Rewrite every one of these lines with "hanging bronze bell" replaced by "suspended bronze bell", changing nothing else. Leave the pictures out of your answer.
## START
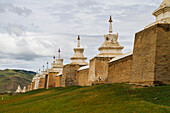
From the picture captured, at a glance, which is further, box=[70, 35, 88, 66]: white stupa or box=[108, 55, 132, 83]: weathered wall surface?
box=[70, 35, 88, 66]: white stupa

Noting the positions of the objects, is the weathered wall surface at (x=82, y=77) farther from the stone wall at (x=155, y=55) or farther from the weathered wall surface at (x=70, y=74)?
the stone wall at (x=155, y=55)

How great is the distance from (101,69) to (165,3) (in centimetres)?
1079

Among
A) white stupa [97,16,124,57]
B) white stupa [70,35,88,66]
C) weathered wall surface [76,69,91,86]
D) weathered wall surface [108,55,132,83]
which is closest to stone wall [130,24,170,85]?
weathered wall surface [108,55,132,83]

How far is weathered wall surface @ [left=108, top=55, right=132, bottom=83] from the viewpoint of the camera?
1936 cm

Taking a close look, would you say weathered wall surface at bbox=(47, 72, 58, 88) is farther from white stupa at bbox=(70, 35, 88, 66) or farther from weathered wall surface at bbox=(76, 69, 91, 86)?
weathered wall surface at bbox=(76, 69, 91, 86)

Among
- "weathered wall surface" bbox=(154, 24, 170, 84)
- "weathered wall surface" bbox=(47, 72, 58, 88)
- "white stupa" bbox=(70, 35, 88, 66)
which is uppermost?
"white stupa" bbox=(70, 35, 88, 66)

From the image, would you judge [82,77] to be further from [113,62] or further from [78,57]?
[113,62]

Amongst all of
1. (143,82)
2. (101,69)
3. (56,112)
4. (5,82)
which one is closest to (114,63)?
(101,69)

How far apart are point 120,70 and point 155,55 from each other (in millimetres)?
6941

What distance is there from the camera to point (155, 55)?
14117 mm

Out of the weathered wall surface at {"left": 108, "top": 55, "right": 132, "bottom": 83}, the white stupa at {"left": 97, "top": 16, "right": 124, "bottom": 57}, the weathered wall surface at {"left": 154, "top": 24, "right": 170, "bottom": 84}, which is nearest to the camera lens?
the weathered wall surface at {"left": 154, "top": 24, "right": 170, "bottom": 84}

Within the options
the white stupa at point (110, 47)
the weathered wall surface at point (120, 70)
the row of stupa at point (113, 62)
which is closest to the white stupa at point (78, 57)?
the row of stupa at point (113, 62)

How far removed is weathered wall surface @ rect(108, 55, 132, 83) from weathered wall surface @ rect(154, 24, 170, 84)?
4957 millimetres

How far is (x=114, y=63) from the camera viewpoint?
22.6 m
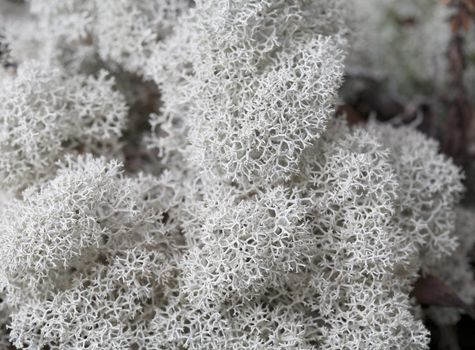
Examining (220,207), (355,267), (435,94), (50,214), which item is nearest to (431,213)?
(355,267)

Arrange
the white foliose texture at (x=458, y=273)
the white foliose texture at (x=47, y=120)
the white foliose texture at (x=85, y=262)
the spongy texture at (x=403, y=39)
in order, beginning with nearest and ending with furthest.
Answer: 1. the white foliose texture at (x=85, y=262)
2. the white foliose texture at (x=47, y=120)
3. the white foliose texture at (x=458, y=273)
4. the spongy texture at (x=403, y=39)

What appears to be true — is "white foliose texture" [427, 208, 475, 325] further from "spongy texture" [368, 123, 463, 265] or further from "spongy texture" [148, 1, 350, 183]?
"spongy texture" [148, 1, 350, 183]

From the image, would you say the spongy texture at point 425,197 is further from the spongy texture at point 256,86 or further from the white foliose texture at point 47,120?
the white foliose texture at point 47,120

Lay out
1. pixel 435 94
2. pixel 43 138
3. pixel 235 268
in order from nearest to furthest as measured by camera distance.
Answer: pixel 235 268 < pixel 43 138 < pixel 435 94

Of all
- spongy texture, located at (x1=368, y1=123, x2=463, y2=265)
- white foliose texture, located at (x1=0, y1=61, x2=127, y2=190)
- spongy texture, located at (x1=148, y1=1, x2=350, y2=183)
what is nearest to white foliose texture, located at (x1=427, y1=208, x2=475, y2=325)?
spongy texture, located at (x1=368, y1=123, x2=463, y2=265)

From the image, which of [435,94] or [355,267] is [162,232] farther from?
[435,94]

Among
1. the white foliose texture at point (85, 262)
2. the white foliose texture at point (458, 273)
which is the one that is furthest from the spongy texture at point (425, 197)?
the white foliose texture at point (85, 262)
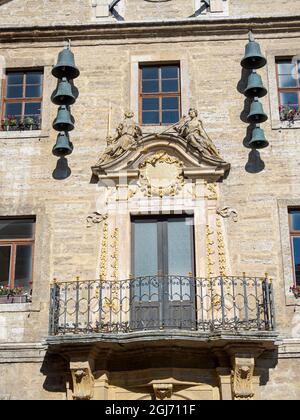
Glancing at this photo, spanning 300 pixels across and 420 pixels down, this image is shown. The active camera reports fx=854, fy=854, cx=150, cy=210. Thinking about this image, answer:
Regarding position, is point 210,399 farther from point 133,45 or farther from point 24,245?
point 133,45

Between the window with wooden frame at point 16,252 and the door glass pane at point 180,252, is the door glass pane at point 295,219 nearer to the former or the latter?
the door glass pane at point 180,252

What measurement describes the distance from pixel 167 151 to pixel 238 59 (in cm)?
239

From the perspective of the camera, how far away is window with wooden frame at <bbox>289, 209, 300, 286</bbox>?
1441 cm

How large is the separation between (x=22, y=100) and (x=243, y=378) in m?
6.68

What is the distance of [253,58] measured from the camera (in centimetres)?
1547

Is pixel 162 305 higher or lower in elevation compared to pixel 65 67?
lower

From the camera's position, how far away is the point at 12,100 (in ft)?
52.8

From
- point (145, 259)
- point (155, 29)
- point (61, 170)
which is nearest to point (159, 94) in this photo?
point (155, 29)

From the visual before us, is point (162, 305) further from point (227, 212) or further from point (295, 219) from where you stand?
point (295, 219)

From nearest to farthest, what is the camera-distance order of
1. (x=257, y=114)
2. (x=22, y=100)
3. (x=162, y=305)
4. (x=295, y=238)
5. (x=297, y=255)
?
(x=162, y=305)
(x=297, y=255)
(x=295, y=238)
(x=257, y=114)
(x=22, y=100)

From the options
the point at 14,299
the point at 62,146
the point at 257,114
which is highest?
the point at 257,114

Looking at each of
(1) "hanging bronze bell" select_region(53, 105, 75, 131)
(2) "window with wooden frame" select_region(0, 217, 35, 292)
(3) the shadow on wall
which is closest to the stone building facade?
(3) the shadow on wall

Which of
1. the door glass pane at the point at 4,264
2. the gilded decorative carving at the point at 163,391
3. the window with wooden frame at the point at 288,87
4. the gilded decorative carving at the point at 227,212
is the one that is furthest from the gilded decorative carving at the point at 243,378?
the window with wooden frame at the point at 288,87

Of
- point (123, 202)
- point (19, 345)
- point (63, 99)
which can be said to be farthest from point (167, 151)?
point (19, 345)
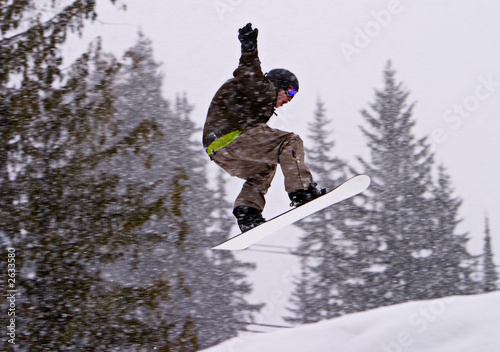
## END
▶ **THE REPLY**:
From the picture captured, at a glance, which is further, box=[70, 35, 88, 66]: white stupa or box=[108, 55, 132, 83]: weathered wall surface?
box=[70, 35, 88, 66]: white stupa

Noting the positions of the objects, is the weathered wall surface at (x=82, y=77) farther from the stone wall at (x=155, y=55) or farther from the weathered wall surface at (x=70, y=74)?
the stone wall at (x=155, y=55)

How great is the distance from (101,69) to (165,3) (in centimetres)?
1079

Among
A) white stupa [97,16,124,57]
B) white stupa [70,35,88,66]
C) weathered wall surface [76,69,91,86]
D) weathered wall surface [108,55,132,83]
which is closest to stone wall [130,24,170,85]?
weathered wall surface [108,55,132,83]

How far is weathered wall surface @ [left=108, top=55, right=132, bottom=83] from the viewpoint of the camera?
1936 cm

Taking a close look, would you say weathered wall surface at bbox=(47, 72, 58, 88) is farther from white stupa at bbox=(70, 35, 88, 66) or farther from weathered wall surface at bbox=(76, 69, 91, 86)?
weathered wall surface at bbox=(76, 69, 91, 86)

Among
- "weathered wall surface" bbox=(154, 24, 170, 84)
- "weathered wall surface" bbox=(47, 72, 58, 88)
- "white stupa" bbox=(70, 35, 88, 66)
which is uppermost?
"white stupa" bbox=(70, 35, 88, 66)

From the image, would you judge [82,77] to be further from [113,62] or further from [78,57]?
[113,62]

Amongst all of
1. (143,82)
2. (101,69)
3. (56,112)
4. (5,82)
which one is closest to (114,63)?
(101,69)

How far apart are point 120,70 and point 155,55 from each other (in millimetres)?
6941

What distance is there from the camera to point (155, 55)?
14117 mm

Out of the weathered wall surface at {"left": 108, "top": 55, "right": 132, "bottom": 83}, the white stupa at {"left": 97, "top": 16, "right": 124, "bottom": 57}, the weathered wall surface at {"left": 154, "top": 24, "right": 170, "bottom": 84}, which is nearest to the camera lens?
the weathered wall surface at {"left": 154, "top": 24, "right": 170, "bottom": 84}

Within the options
the white stupa at point (110, 47)
the weathered wall surface at point (120, 70)
the row of stupa at point (113, 62)
which is closest to the white stupa at point (78, 57)?
the row of stupa at point (113, 62)

How far removed is weathered wall surface @ rect(108, 55, 132, 83) from weathered wall surface @ rect(154, 24, 170, 84)?
4957 millimetres

How far is (x=114, y=63) from the camera viewpoint?
22.6 m
Examining (220,207), (355,267), (435,94), (50,214), which item is nearest to (431,213)?
(355,267)

Arrange
the white foliose texture at (x=458, y=273)
the white foliose texture at (x=47, y=120)
the white foliose texture at (x=85, y=262)
the spongy texture at (x=403, y=39)
in order, beginning with nearest and ending with furthest.
Answer: 1. the white foliose texture at (x=85, y=262)
2. the white foliose texture at (x=47, y=120)
3. the white foliose texture at (x=458, y=273)
4. the spongy texture at (x=403, y=39)

What appears to be true — is "white foliose texture" [427, 208, 475, 325] further from "spongy texture" [368, 123, 463, 265] or further from "spongy texture" [148, 1, 350, 183]?
"spongy texture" [148, 1, 350, 183]

From the image, would you say the spongy texture at point 425,197 is further from the spongy texture at point 256,86 or further from the white foliose texture at point 47,120?
the white foliose texture at point 47,120

Lay out
1. pixel 435 94
2. pixel 43 138
3. pixel 235 268
in order from nearest to furthest as measured by camera distance.
Answer: pixel 235 268 < pixel 43 138 < pixel 435 94

Of all
- spongy texture, located at (x1=368, y1=123, x2=463, y2=265)
- white foliose texture, located at (x1=0, y1=61, x2=127, y2=190)
- spongy texture, located at (x1=148, y1=1, x2=350, y2=183)
what is nearest to white foliose texture, located at (x1=427, y1=208, x2=475, y2=325)?
spongy texture, located at (x1=368, y1=123, x2=463, y2=265)

From the image, which of [435,94] or [355,267] is [162,232] farther from?
[435,94]

Among
1. the white foliose texture at point (85, 262)
2. the white foliose texture at point (458, 273)
which is the one that is furthest from the spongy texture at point (425, 197)?
the white foliose texture at point (85, 262)
Glancing at this photo, spanning 300 pixels across and 420 pixels down, this image is shown. The active camera reports fx=854, fy=854, cx=150, cy=210. Thinking about this image, answer:
Regarding position, is point 210,399 farther from point 133,45 or farther from point 24,245?
point 133,45

Between the window with wooden frame at point 16,252 and the door glass pane at point 180,252, is the door glass pane at point 295,219 nearer to the former or the latter?
the door glass pane at point 180,252

What measurement describes the distance from pixel 167 151 to pixel 238 59 (in cm)?
239

From the perspective of the camera, how far away is window with wooden frame at <bbox>289, 209, 300, 286</bbox>?
1441 cm

How large is the separation between (x=22, y=100) and (x=243, y=378) in m?
6.68

What is the distance of [253,58] measured from the camera (in centimetres)?
1547

Is pixel 162 305 higher or lower in elevation compared to pixel 65 67?
lower

From the camera's position, how far away is the point at 12,100 (in ft)?
52.8

From
- point (145, 259)
- point (155, 29)
- point (61, 170)
which is nearest to point (159, 94) in this photo?
point (155, 29)

From the visual before us, is point (162, 305) further from point (227, 212) or further from point (295, 219) from where you stand?
point (295, 219)

From nearest to farthest, what is the camera-distance order of
1. (x=257, y=114)
2. (x=22, y=100)
3. (x=162, y=305)
4. (x=295, y=238)
5. (x=297, y=255)
?
(x=162, y=305)
(x=297, y=255)
(x=295, y=238)
(x=257, y=114)
(x=22, y=100)

From the options
the point at 14,299
the point at 62,146
the point at 257,114
which is highest?
the point at 257,114

Looking at each of
(1) "suspended bronze bell" select_region(53, 105, 75, 131)
(2) "window with wooden frame" select_region(0, 217, 35, 292)
(3) the shadow on wall
which is closest to the stone building facade?
(3) the shadow on wall

Which of
1. the door glass pane at the point at 4,264
2. the gilded decorative carving at the point at 163,391
3. the window with wooden frame at the point at 288,87
4. the gilded decorative carving at the point at 227,212
is the one that is furthest from the gilded decorative carving at the point at 243,378?
the window with wooden frame at the point at 288,87

Of
- point (123, 202)
- point (19, 345)
- point (63, 99)
which can be said to be farthest from point (167, 151)?
point (19, 345)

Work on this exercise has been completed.